DINHEIRO – O sr. acha injusto, então, que digam que o spread alto é fruto da concentração bancária?

LAZARI – Em 1978, quando entrei no mercado financeiro, tínhamos entre 250 e 300 bancos no País. E tínhamos uma vida muito mais tranquila. Hoje, temos cinco grandes bancos no País, dois públicos, dois privados e um estrangeiro, e mais outros 100 bancos por aí. Eu nunca vi uma competição tão acirrada como a que temos hoje. Ela é muito mais forte. Se pensarmos nas outras indústrias no Brasil e no mundo. Quantas empresas de telefonia existem no mundo? Em qualquer segmento de mercado, você pode procurar esses exemplos. Talvez seja um próprio reflexo do mundo capitalista, no qual as empresas precisam crescer, ganhar escala para manter empregos, avançarem, fazer investimentos.
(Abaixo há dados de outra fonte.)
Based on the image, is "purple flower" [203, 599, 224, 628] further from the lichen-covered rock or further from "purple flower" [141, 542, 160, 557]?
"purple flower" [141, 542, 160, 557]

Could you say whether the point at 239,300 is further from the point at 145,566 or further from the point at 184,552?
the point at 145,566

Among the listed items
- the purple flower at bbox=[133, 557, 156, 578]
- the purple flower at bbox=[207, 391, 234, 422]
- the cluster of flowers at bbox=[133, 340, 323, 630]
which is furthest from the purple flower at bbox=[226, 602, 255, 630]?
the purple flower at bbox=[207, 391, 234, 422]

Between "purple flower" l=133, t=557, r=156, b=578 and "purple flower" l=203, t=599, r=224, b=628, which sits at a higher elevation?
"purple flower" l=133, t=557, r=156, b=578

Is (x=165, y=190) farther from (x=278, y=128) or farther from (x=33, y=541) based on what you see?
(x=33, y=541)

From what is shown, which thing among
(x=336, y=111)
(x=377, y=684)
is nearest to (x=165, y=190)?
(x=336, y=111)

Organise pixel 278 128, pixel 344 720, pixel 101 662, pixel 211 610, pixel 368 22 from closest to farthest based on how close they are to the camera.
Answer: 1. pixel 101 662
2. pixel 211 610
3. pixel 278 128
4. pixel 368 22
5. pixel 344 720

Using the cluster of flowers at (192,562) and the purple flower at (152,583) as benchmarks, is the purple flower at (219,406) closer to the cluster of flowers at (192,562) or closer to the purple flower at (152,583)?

Não importa se você tem dez, vinte ou trinta bancos. Como é a competição nos outros países? Olha a Europa, a Austrália, Canadá… Quantos bancos eles têm? E nem por isso os spreads são elevados. O problema não é por aí. O País entrando em ritmo de crescimento, tirando os penduricalhos que acabam sendo pagos pelo spread, conseguiremos ter uma taxa de juros e um spread mais palatáveis para nossos clientes.

DINHEIRO – Dados do Banco Central mostram que 72,9% dos empréstimos estão concentrados nos cinco grandes bancos. A Fiesp tem atacado os bancos por conta do spread. Como o senhor enxerga isso?

LAZARI – Vivemos numa sociedade democrática e temos de respeitar qualquer tipo de manifestação. Mas acho que esse não é o tipo de movimento que vai fazer o País crescer, que vai fazer com que a sociedade evolua. Em vez de ficar disputando, temos de juntar forças, seja a indústria, o comércio, o campo, os bancos, para que possamos construir uma agenda positiva para esse País. Não acredito que, na base da disputa, você vai encontrar melhores alternativas para o nosso País. O problema no nosso País não são os bancos. Estamos aqui para ajudar, para fazer o País crescer. Temos que pensar na sociedade brasileira como um todo, isso sim vai fazer com que tenhamos sucesso.

“Temos de fazer a reforma da previdência porque não temos como conviver com esse déficit todos os anos”A reforma da Previdência não andou no Congresso neste ano. Mas em 2019 terá de ser discutida novamente (Crédito:Wilson Dias/Ag. Brasil)

DINHEIRO – Como o senhor tem avaliado o trabalho de Ilan Goldfajn no comando do Banco Central?

LAZARI – O Ilan é um profissional extremamente capacitado, muito inteligente. O trabalho da equipe econômica tem sido muito bem direcionado e contundente. Ele está atacando os pontos que, de fato, precisam ser atacados. Estão aí as respostas para isso. Saímos de juros de 14,25%, estamos em 6,5% e devemos ir para 6,25%. A inflação está absolutamente controlada, abaixo do piso da meta. Todos os instrumentos de política monetária que o Banco Central poderia usar para poder melhorar o País, colocar o País no trilho de crescimento, ele está usando. Só cabem elogios para o trabalho que o Banco Central vem fazendo.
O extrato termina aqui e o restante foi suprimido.